The new collection of papers also includes novel maps of human tissues during development. These include the first map of human skeletal development, revealing how the skeleton forms [To et al.], shedding light on the origins of arthritis, and identifying cells involved in skeletal conditions. An additional study describes a multi-omic atlas of the first-trimester placenta, including insight into genetic programs that control how the placenta develops and functions to provide nutrients and protection to the embryo [Shu et al.]. These and other developmental biology studies in the Collection increase our fundamental understanding of healthy development in time and space and provide blueprints and resources for creating therapeutics since many diseases originate in human development.

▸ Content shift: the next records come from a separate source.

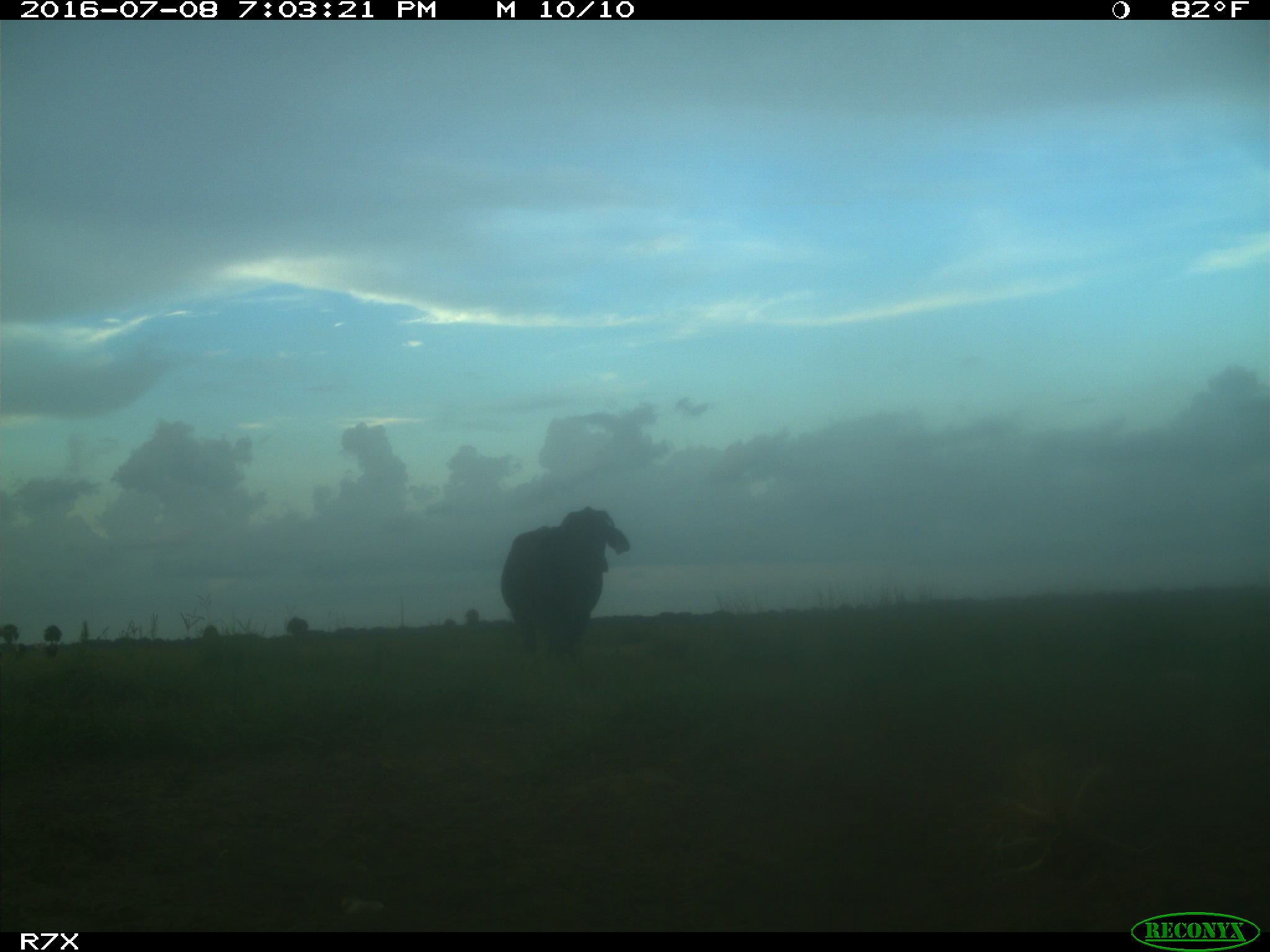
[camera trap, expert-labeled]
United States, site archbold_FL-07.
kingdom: Animalia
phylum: Chordata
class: Mammalia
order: Artiodactyla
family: Bovidae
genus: Bos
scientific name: Bos taurus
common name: domestic cow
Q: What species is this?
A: Bos taurus (domestic cow).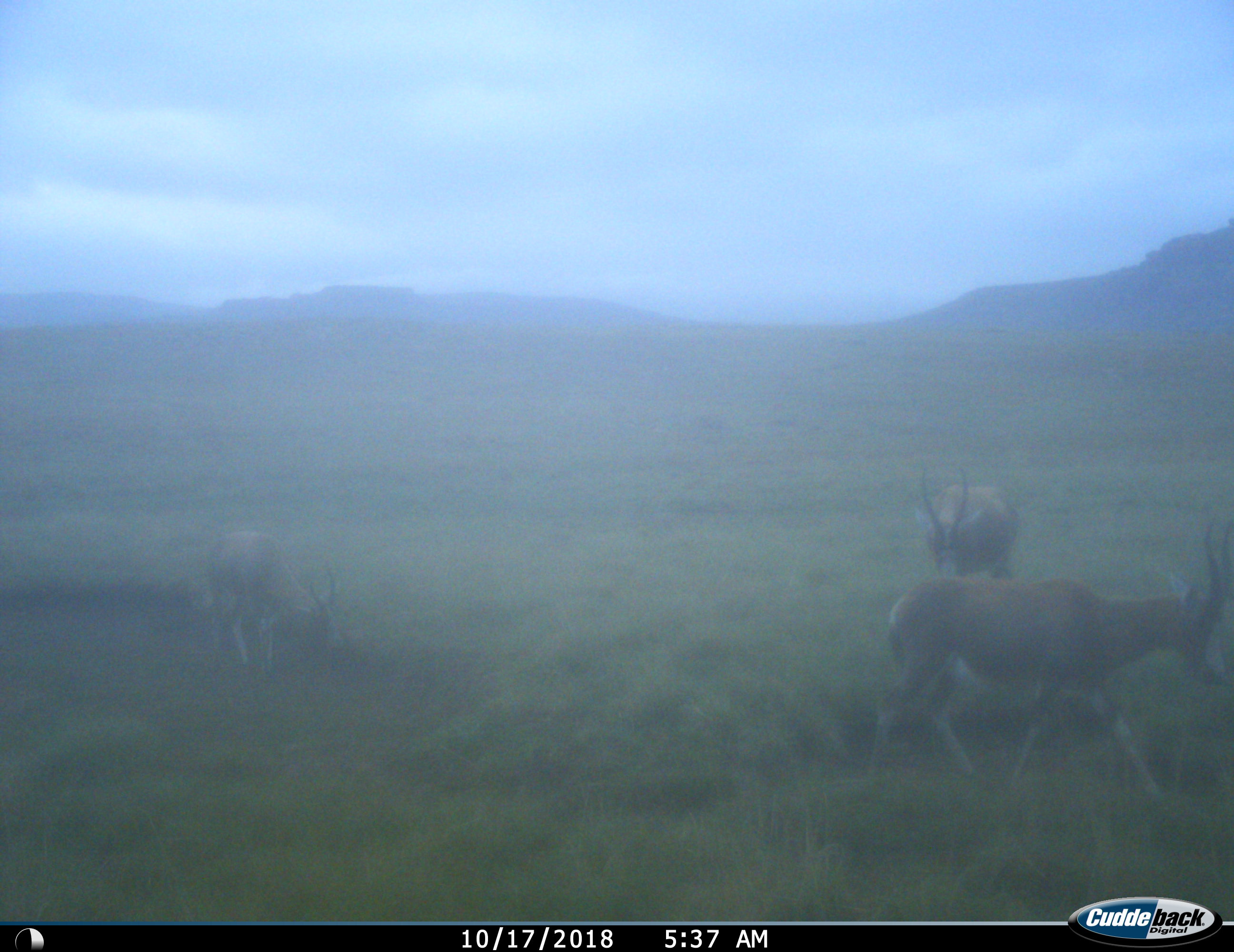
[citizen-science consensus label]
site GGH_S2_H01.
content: unidentified animal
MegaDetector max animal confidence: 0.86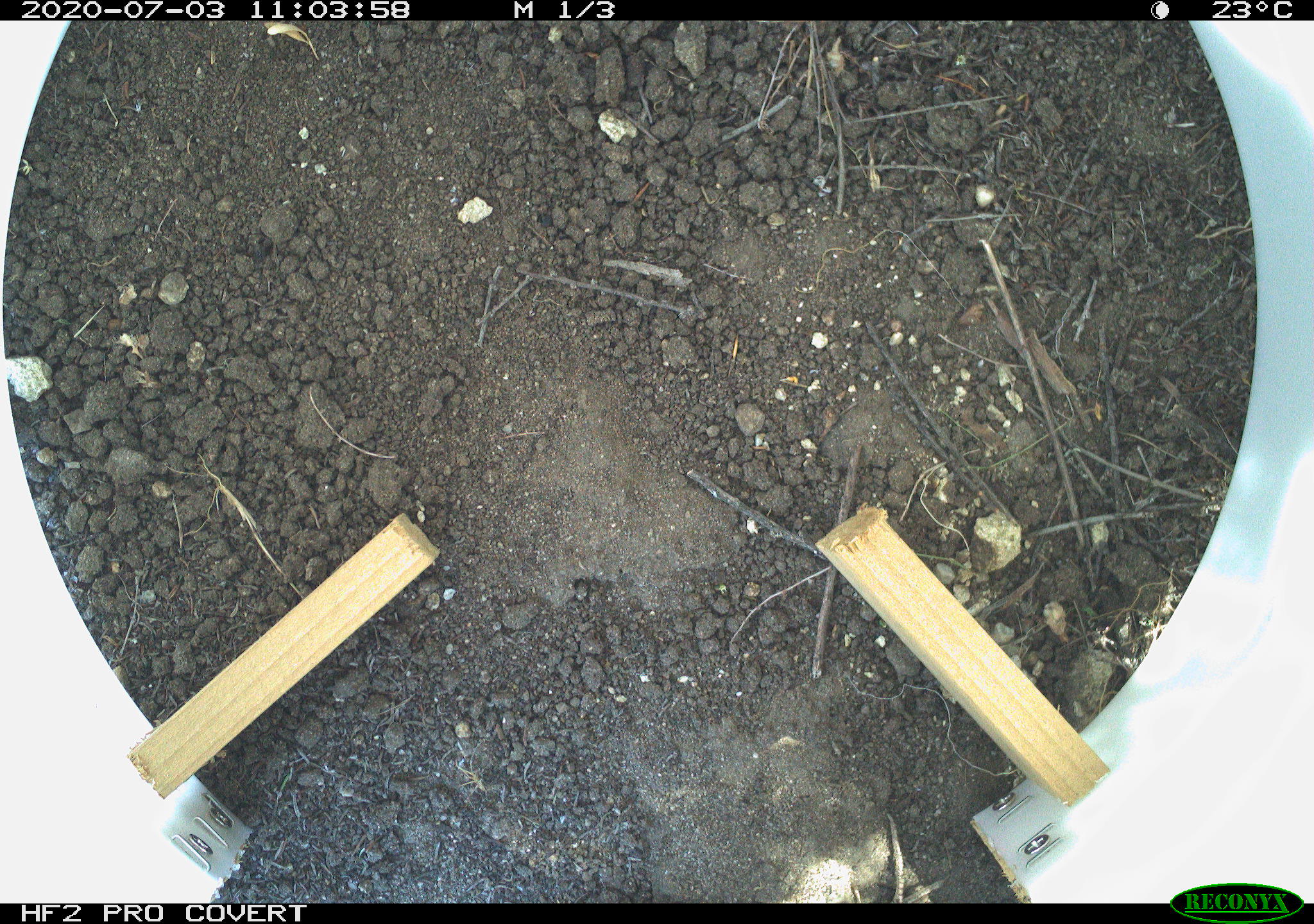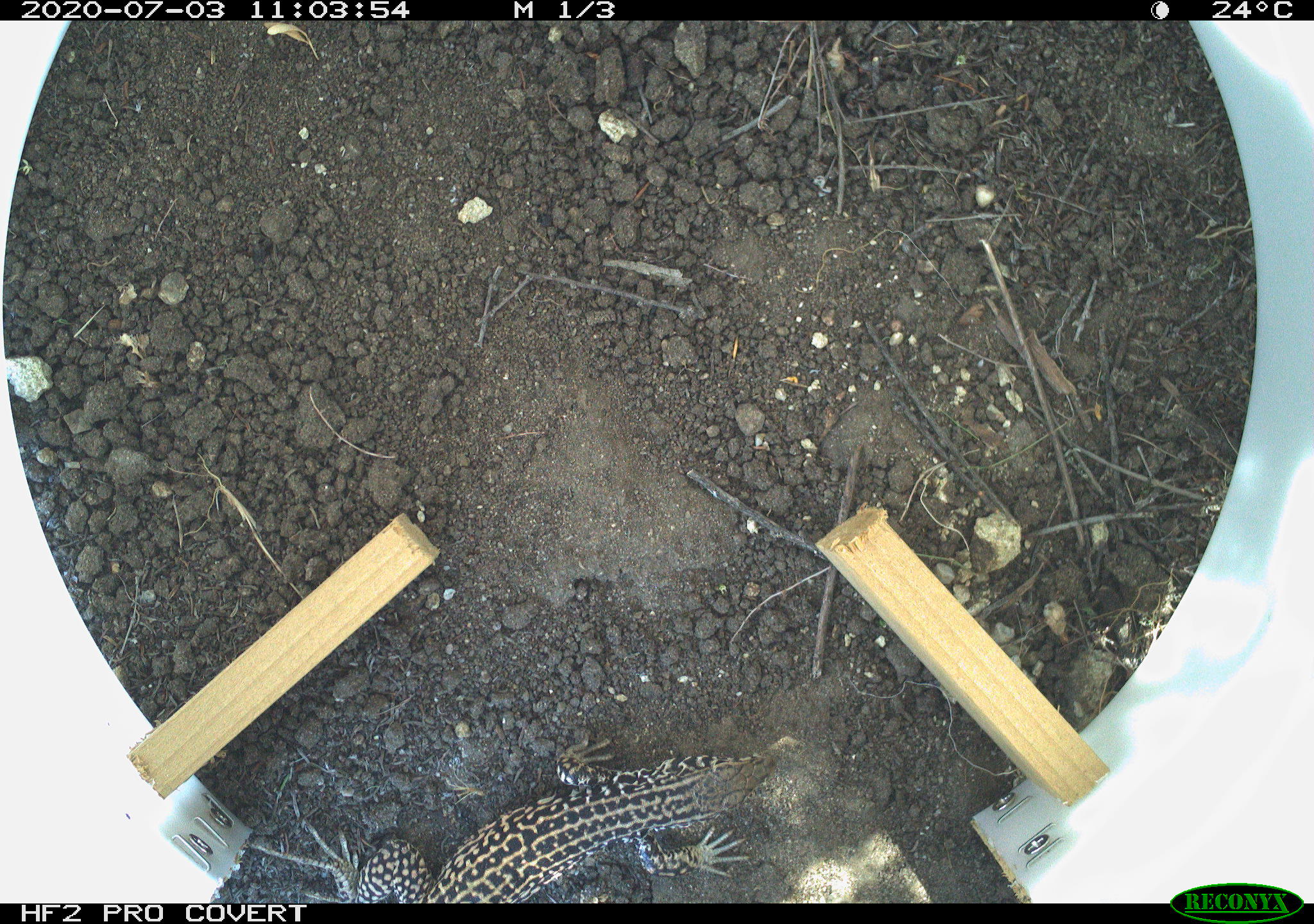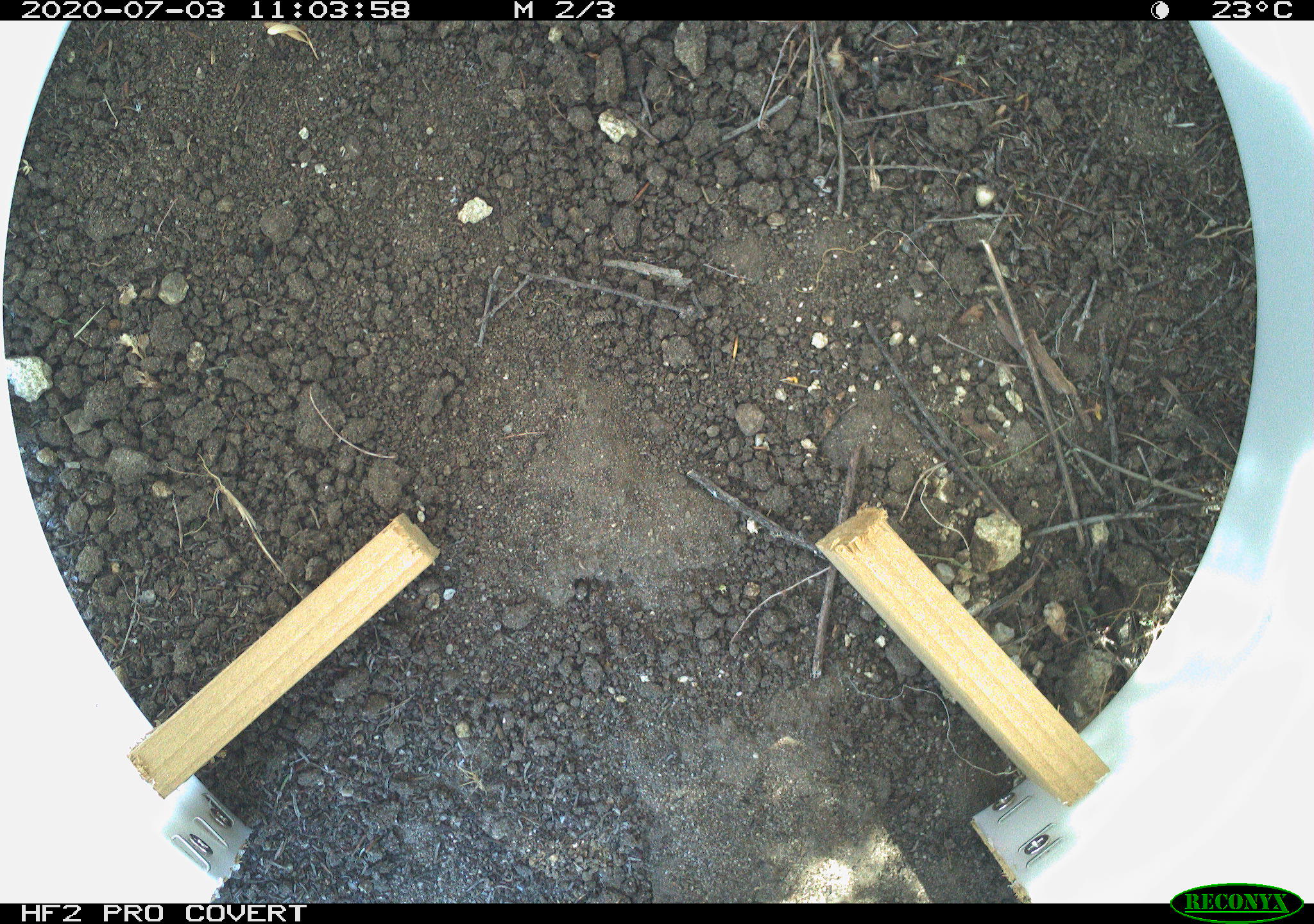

Promoting Equity and Ethical Research

An accompanying article highlights the importance of including samples from historically underrepresented human populations and describes actions and principles aimed at promoting equitable science

Professor Partha Majumder of the John C Martin Centre for Liver Research and Innovation, India, and a member of the HCA Organizing Committee member and Co-Chair of the HCA Equity Working Group, said: “A key priority for HCA is to ensure a representation of the vast range of human diversity; genetic, cultural and geographical. HCA studies such as the Asian Immune Diversity Atlas and the analysis of distinctive histopathological differences in COVID-19 samples from Malawi demonstrate the remarkable power of large-scale international scientific collaboration.”

Another article illustrates HCA’s role in developing new ethical guidance on a broad range of issues in genomic science and making this advice available to scientists worldwide [Kirby et al.].

AI Revolutionizing Cellular Biology Research

Just as AI has revolutionized humans’ ability to process text quickly, it is also now helping scientists to develop a deeper and more complete understanding of biology at the cellular level and beyond. The Collection introduces new AI methods to better understand and classify cell types and search for cells in this vast map. For example, SCimilarity [Heimberg et al.] enables researchers to compare single-cell datasets to identify similar cell types in different tissues and contexts, analogous to how “reverse image search” can search for photos. Other research teams tackled long-standing challenges, such as classifying cells into hierarchical groups based on their properties, known as cell annotation [e.g., Ergan et al. and Fischer et al.]

Conclusion: Impact of the HCA Collection

Dr. Jeremy Farrar, Chief Scientist, World Health Organization, said: “This landmark collection of papers from the international Human Cell Atlas community underscores the tremendous progress toward mapping every single kind of human cell and how they change as we grow up and age. The insights emerging from these discoveries are already reshaping our understanding of health and disease, paving the way for transformative health benefits that will impact lives worldwide.”

Reference: “The Human Cell Atlas: towards a first draft atlas” 20 November 2024, Nature.

The individual studies in the Collection were funded by over one hundred different funding sources worldwide. The HCA also receives organizational support from the Chan Zuckerberg Initiative, Wellcome, the Klarman Family Foundation, the Helmsley Charitable Trust, and others.